Activity:
Without including any picture, repeat the records below exactly.

=== Begin Enclosure ===

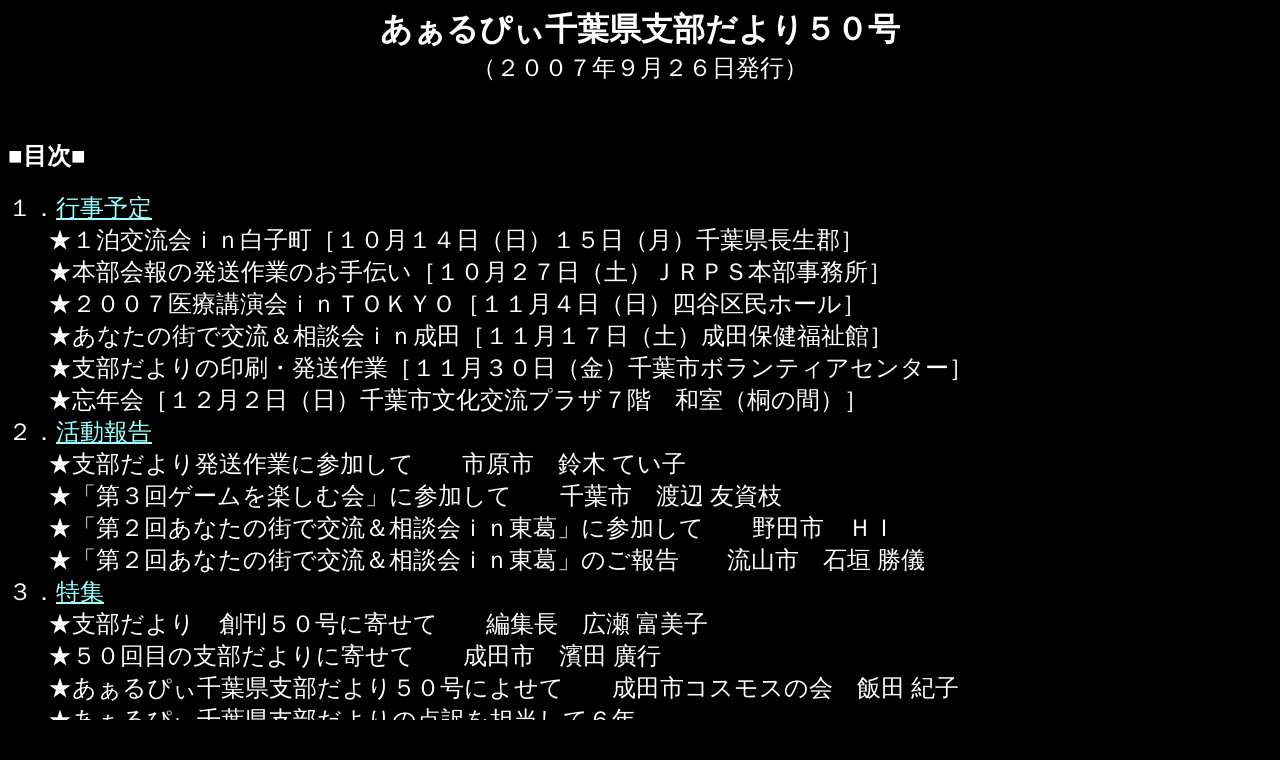

--- FILE ---
content_type: text/html
request_url: http://crp.jp/local/kaiho1/chiba50.html
body_size: 1620
content:
<!DOCTYPE HTML PUBLIC "-//W3C//DTD HTML 4.0 Transitional//EN">
<HTML>
<HEAD>
<TITLE>あぁるぴぃ千葉県支部だより５０号</TITLE>
<META http-equiv="Content-Type" content="text/html; charset=Shift_JIS">
</HEAD>
<BODY text="#ffffff" bgcolor="#000000" link="#99ffff" vlink="#ffcccc" alink="#ffffff">
<DIV align="center">
<FONT size="6"><B>あぁるぴぃ千葉県支部だより５０号</B></FONT><BR>
<FONT size="5">（２００７年９月２６日発行）</FONT></DIV>
<BR>
<BR>
<H2>■目次■</H2>
<DL>
  <DT><FONT size="5">１．<A href="chiba50-1.html">行事予定</A></FONT></DT>
  <DD><FONT size="5">★１泊交流会ｉｎ白子町［１０月１４日（日）１５日（月）千葉県長生郡］</FONT></DD>
  <DD><FONT size="5">★本部会報の発送作業のお手伝い［１０月２７日（土）ＪＲＰＳ本部事務所］</FONT></DD>
  <DD><FONT size="5">★２００７医療講演会ｉｎＴＯＫＹＯ［１１月４日（日）四谷区民ホール］</FONT></DD>
  <DD><FONT size="5">★あなたの街で交流＆相談会ｉｎ成田［１１月１７日（土）成田保健福祉館］</FONT></DD>
  <DD><FONT size="5">★支部だよりの印刷・発送作業［１１月３０日（金）千葉市ボランティアセンター］</FONT></DD>
  <DD><FONT size="5">★忘年会［１２月２日（日）千葉市文化交流プラザ７階　和室（桐の間）］</FONT></DD>
  <DT><FONT size="5">２．<A href="chiba50-2.html">活動報告</A></FONT></DT>
  <DD><FONT size="5">★支部だより発送作業に参加して　　市原市　鈴木 てい子</FONT></DD>
  <DD><FONT size="5">★「第３回ゲームを楽しむ会」に参加して　　千葉市　渡辺 友資枝</FONT></DD>
  <DD><FONT size="5">★「第２回あなたの街で交流＆相談会ｉｎ東葛」に参加して　　野田市　ＨＩ</FONT></DD>
  <DD><FONT size="5">★「第２回あなたの街で交流＆相談会ｉｎ東葛」のご報告　　流山市　石垣 勝儀</FONT></DD>
  <DT><FONT size="5">３．<A href="chiba50-3.html">特集</A></FONT></DT>
  <DD><FONT size="5">★支部だより　創刊５０号に寄せて　　編集長　広瀬 富美子</FONT></DD>
  <DD><FONT size="5">★５０回目の支部だよりに寄せて　　成田市　濱田 廣行</FONT></DD>
  <DD><FONT size="5">★あぁるぴぃ千葉県支部だより５０号によせて　　成田市コスモスの会　飯田 紀子</FONT></DD>
  <DD><FONT size="5">★あぁるぴぃ千葉県支部だよりの点訳を担当して６年</FONT></DD>
  <DD><FONT size="5">　　　　　　　　　　　　　　　　点字あゆみの会千葉会場　代表　久保田 喜八郎</FONT></DD>
  <DD><FONT size="5">★支部だより５０号を記念して　　支部長　太田 浩二</FONT></DD>
  <DD><FONT size="5">★編集委員がんばります　　千葉市　鈴木 美樹</FONT></DD>
  <DD><FONT size="5">★編集委員になりました　　山武市　伊藤 勲</FONT></DD>
  <DD><FONT size="5">★軽い気持ちで受けて　　市原市　広瀬 富美子</FONT></DD>
  <DT><FONT size="5">４．<A href="chiba50-4.html">お知らせ</A></FONT></DT>
  <DD><FONT size="5">★視覚障害者用機器展のご案内　　視覚障害者総合支援センターちば　高梨 憲司</FONT></DD>
  <DD><FONT size="5">★２００８年ＪＲＰＳカレンダーの販売　　支部長　太田 浩二</FONT></DD>
  <DT><FONT size="5">５．<A href="chiba50-5.html">投稿</A></FONT></DT>
  <DD><FONT size="5">★「ページをめくる楽しみ」　　香取市　ＮＴ</FONT></DD>
  <DD><FONT size="5">★明日に向かって希望のステップ　ポルカと共に喜びの一歩を　　千葉市　ＫＭ</FONT></DD>
  <DD><FONT size="5">★熊本旅行記（第１回）　　市原市　石川 隆</FONT></DD>
  <DD><FONT size="5">★アンニョンハセヨ！　私の初めての海外一人旅（第１回）　　千葉市　佐々木 貞子</FONT></DD>
</DL>
<P><FONT size="5">※　次の原稿の締め切りは１１月１５日です。投稿を歓迎します。</FONT></P>
<HR>
<P><FONT size="5"><A href="../index.html">千葉県支部トップへ</A> ＞ <A href="../kaiho.html">支部だよりトップへ</A></FONT></P>
<H2>All Rights Reserved Copyright (C) JRPS-Chiba-2003</H2>
</BODY>
</HTML>

<!-- Localized -->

=== End Enclosure ===

Exercise output:
--- FILE ---
content_type: text/html
request_url: http://crp.jp/local/kaiho1/chiba50.html
body_size: 1620
content:
<!DOCTYPE HTML PUBLIC "-//W3C//DTD HTML 4.0 Transitional//EN">
<HTML>
<HEAD>
<TITLE>あぁるぴぃ千葉県支部だより５０号</TITLE>
<META http-equiv="Content-Type" content="text/html; charset=Shift_JIS">
</HEAD>
<BODY text="#ffffff" bgcolor="#000000" link="#99ffff" vlink="#ffcccc" alink="#ffffff">
<DIV align="center">
<FONT size="6"><B>あぁるぴぃ千葉県支部だより５０号</B></FONT><BR>
<FONT size="5">（２００７年９月２６日発行）</FONT></DIV>
<BR>
<BR>
<H2>■目次■</H2>
<DL>
  <DT><FONT size="5">１．<A href="chiba50-1.html">行事予定</A></FONT></DT>
  <DD><FONT size="5">★１泊交流会ｉｎ白子町［１０月１４日（日）１５日（月）千葉県長生郡］</FONT></DD>
  <DD><FONT size="5">★本部会報の発送作業のお手伝い［１０月２７日（土）ＪＲＰＳ本部事務所］</FONT></DD>
  <DD><FONT size="5">★２００７医療講演会ｉｎＴＯＫＹＯ［１１月４日（日）四谷区民ホール］</FONT></DD>
  <DD><FONT size="5">★あなたの街で交流＆相談会ｉｎ成田［１１月１７日（土）成田保健福祉館］</FONT></DD>
  <DD><FONT size="5">★支部だよりの印刷・発送作業［１１月３０日（金）千葉市ボランティアセンター］</FONT></DD>
  <DD><FONT size="5">★忘年会［１２月２日（日）千葉市文化交流プラザ７階　和室（桐の間）］</FONT></DD>
  <DT><FONT size="5">２．<A href="chiba50-2.html">活動報告</A></FONT></DT>
  <DD><FONT size="5">★支部だより発送作業に参加して　　市原市　鈴木 てい子</FONT></DD>
  <DD><FONT size="5">★「第３回ゲームを楽しむ会」に参加して　　千葉市　渡辺 友資枝</FONT></DD>
  <DD><FONT size="5">★「第２回あなたの街で交流＆相談会ｉｎ東葛」に参加して　　野田市　ＨＩ</FONT></DD>
  <DD><FONT size="5">★「第２回あなたの街で交流＆相談会ｉｎ東葛」のご報告　　流山市　石垣 勝儀</FONT></DD>
  <DT><FONT size="5">３．<A href="chiba50-3.html">特集</A></FONT></DT>
  <DD><FONT size="5">★支部だより　創刊５０号に寄せて　　編集長　広瀬 富美子</FONT></DD>
  <DD><FONT size="5">★５０回目の支部だよりに寄せて　　成田市　濱田 廣行</FONT></DD>
  <DD><FONT size="5">★あぁるぴぃ千葉県支部だより５０号によせて　　成田市コスモスの会　飯田 紀子</FONT></DD>
  <DD><FONT size="5">★あぁるぴぃ千葉県支部だよりの点訳を担当して６年</FONT></DD>
  <DD><FONT size="5">　　　　　　　　　　　　　　　　点字あゆみの会千葉会場　代表　久保田 喜八郎</FONT></DD>
  <DD><FONT size="5">★支部だより５０号を記念して　　支部長　太田 浩二</FONT></DD>
  <DD><FONT size="5">★編集委員がんばります　　千葉市　鈴木 美樹</FONT></DD>
  <DD><FONT size="5">★編集委員になりました　　山武市　伊藤 勲</FONT></DD>
  <DD><FONT size="5">★軽い気持ちで受けて　　市原市　広瀬 富美子</FONT></DD>
  <DT><FONT size="5">４．<A href="chiba50-4.html">お知らせ</A></FONT></DT>
  <DD><FONT size="5">★視覚障害者用機器展のご案内　　視覚障害者総合支援センターちば　高梨 憲司</FONT></DD>
  <DD><FONT size="5">★２００８年ＪＲＰＳカレンダーの販売　　支部長　太田 浩二</FONT></DD>
  <DT><FONT size="5">５．<A href="chiba50-5.html">投稿</A></FONT></DT>
  <DD><FONT size="5">★「ページをめくる楽しみ」　　香取市　ＮＴ</FONT></DD>
  <DD><FONT size="5">★明日に向かって希望のステップ　ポルカと共に喜びの一歩を　　千葉市　ＫＭ</FONT></DD>
  <DD><FONT size="5">★熊本旅行記（第１回）　　市原市　石川 隆</FONT></DD>
  <DD><FONT size="5">★アンニョンハセヨ！　私の初めての海外一人旅（第１回）　　千葉市　佐々木 貞子</FONT></DD>
</DL>
<P><FONT size="5">※　次の原稿の締め切りは１１月１５日です。投稿を歓迎します。</FONT></P>
<HR>
<P><FONT size="5"><A href="../index.html">千葉県支部トップへ</A> ＞ <A href="../kaiho.html">支部だよりトップへ</A></FONT></P>
<H2>All Rights Reserved Copyright (C) JRPS-Chiba-2003</H2>
</BODY>
</HTML>

<!-- Localized -->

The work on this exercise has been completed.